[Rows from a spatial reasoning dataset]
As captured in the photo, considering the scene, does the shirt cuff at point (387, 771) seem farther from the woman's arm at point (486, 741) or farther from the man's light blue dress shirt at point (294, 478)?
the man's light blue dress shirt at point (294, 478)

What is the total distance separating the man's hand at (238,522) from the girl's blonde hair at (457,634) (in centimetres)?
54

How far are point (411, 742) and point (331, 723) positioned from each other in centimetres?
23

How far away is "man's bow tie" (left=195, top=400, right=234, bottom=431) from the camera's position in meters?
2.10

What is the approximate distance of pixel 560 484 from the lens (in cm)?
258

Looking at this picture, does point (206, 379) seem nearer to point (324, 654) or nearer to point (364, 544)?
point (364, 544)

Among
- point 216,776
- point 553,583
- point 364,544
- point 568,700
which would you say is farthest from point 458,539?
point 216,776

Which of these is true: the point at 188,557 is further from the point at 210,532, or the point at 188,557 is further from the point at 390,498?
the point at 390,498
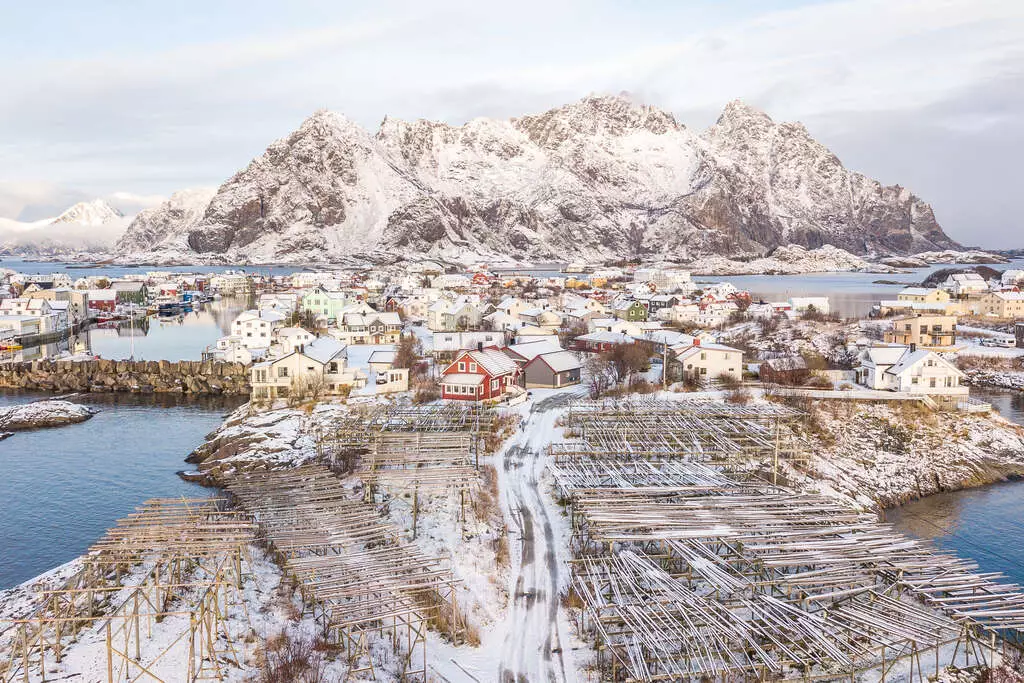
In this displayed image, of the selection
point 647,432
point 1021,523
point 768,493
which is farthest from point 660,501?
point 1021,523

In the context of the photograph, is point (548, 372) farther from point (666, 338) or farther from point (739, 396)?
point (666, 338)

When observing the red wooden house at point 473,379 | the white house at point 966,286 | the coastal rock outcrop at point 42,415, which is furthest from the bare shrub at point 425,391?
the white house at point 966,286

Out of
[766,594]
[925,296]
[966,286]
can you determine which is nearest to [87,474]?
[766,594]

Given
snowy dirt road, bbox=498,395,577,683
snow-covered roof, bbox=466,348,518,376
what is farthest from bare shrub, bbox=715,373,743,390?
snowy dirt road, bbox=498,395,577,683

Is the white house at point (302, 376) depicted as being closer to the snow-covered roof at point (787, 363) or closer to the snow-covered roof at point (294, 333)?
the snow-covered roof at point (294, 333)

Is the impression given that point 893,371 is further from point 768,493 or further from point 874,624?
point 874,624

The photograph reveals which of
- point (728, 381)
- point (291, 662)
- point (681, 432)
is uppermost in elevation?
point (728, 381)
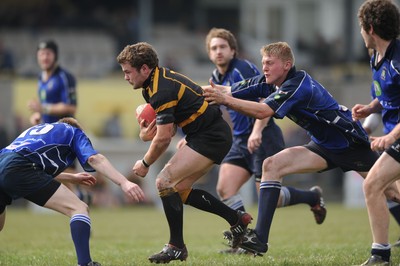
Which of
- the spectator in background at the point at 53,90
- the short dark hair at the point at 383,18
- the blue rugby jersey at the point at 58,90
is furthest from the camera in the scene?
the blue rugby jersey at the point at 58,90

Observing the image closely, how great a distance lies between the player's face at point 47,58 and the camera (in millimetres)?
11562

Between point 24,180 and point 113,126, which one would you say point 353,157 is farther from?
point 113,126

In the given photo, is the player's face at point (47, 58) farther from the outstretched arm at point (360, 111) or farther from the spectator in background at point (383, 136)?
the spectator in background at point (383, 136)

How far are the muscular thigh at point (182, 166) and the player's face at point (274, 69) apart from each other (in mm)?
1009

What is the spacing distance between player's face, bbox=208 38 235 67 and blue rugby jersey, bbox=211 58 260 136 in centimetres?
8

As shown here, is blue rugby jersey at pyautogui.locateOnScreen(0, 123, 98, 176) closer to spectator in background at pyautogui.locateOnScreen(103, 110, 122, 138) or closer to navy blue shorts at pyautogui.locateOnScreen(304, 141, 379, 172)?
navy blue shorts at pyautogui.locateOnScreen(304, 141, 379, 172)

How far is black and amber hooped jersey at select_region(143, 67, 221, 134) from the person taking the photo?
7055 millimetres

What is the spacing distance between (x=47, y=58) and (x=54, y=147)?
5095 mm

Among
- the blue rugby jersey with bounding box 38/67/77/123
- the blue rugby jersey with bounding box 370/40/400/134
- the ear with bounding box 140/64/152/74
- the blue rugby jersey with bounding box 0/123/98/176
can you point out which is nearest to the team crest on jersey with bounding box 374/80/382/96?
the blue rugby jersey with bounding box 370/40/400/134

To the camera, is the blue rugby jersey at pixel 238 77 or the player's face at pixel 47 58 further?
the player's face at pixel 47 58

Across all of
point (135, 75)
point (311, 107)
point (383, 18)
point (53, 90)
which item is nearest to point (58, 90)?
point (53, 90)

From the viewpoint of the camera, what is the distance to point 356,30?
102 feet

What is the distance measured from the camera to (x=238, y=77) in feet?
29.6

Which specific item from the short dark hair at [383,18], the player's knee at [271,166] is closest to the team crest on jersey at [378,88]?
the short dark hair at [383,18]
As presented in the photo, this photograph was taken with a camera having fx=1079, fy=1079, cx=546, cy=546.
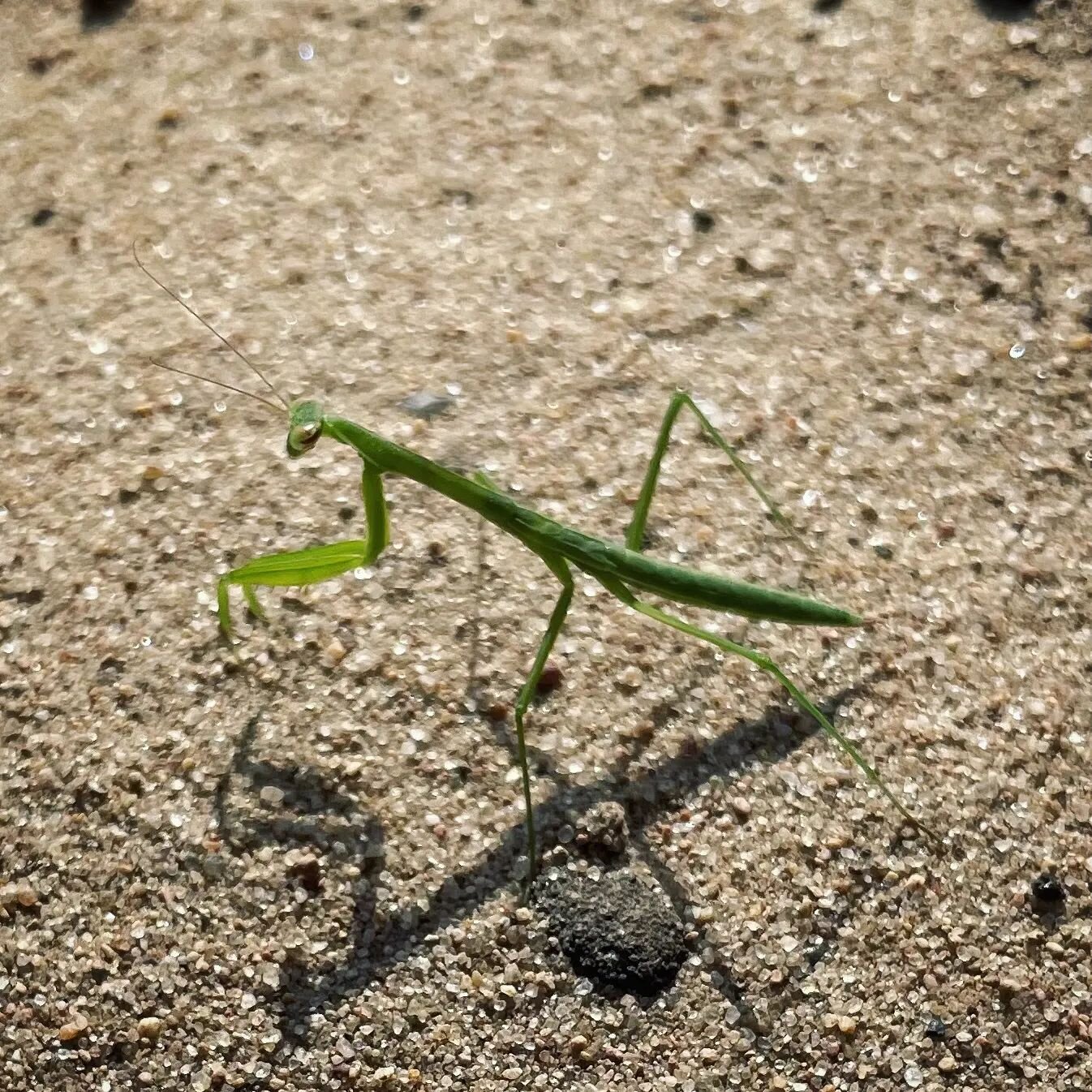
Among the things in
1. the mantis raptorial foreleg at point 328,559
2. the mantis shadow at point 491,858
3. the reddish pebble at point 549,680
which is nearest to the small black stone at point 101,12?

WHAT YOU NEED TO DO: Lay out the data as a Markdown table with the columns Row and Line, starting at the line that contains "As presented in" and stopping at the end of the data, with both ends included and blank lines skipped. Leave the pictures out of the table.

EXERCISE ANSWER:
| Row | Line |
|---|---|
| 1 | As presented in the photo, this photograph was taken with a camera having fx=1079, fy=1079, cx=546, cy=546. |
| 2 | Among the things in |
| 3 | 1. the mantis raptorial foreleg at point 328,559 |
| 4 | 2. the mantis shadow at point 491,858 |
| 5 | 3. the reddish pebble at point 549,680 |
| 6 | which is nearest to the small black stone at point 101,12? |